If you are considering long term care insurance and have a Health Savings Account (HSA), you may be wondering whether you can use your HSA to pay for the premiums. Long term care insurance can be a valuable addition to your financial plan, providing coverage for services that are not typically covered by health insurance or Medicare. Here's what you need to know about using your HSA for long term care insurance premiums:

While HSA funds are primarily intended to cover qualified medical expenses, including deductibles, copayments, and other out-of-pocket costs, long term care insurance premiums are one expense that can be paid using HSA funds. This is because long term care insurance is considered a qualified medical expense by the IRS, making it an eligible use of HSA funds.

It's important to note that there are limits to how much you can contribute to your HSA each year, and these limits may vary depending on your age and whether you have individual or family coverage. Before using your HSA funds to pay for long term care insurance premiums, be sure to check that you are within the annual contribution limits to avoid any tax penalties.

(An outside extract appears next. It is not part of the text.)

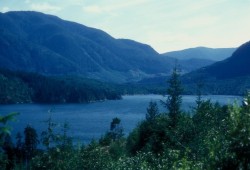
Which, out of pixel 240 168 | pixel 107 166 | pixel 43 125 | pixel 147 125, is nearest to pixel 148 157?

If you are exploring the idea of long term care insurance while managing a Health Savings Account (HSA), your thoughts may circle back to whether HSA funds can be used for the associated premiums. Many individuals view long term care insurance as a critical addition to their overall financial strategy, particularly when it comes to covering costs that traditional health insurance or Medicare might overlook. Let’s dive into the specifics of using HSA funds for these premiums.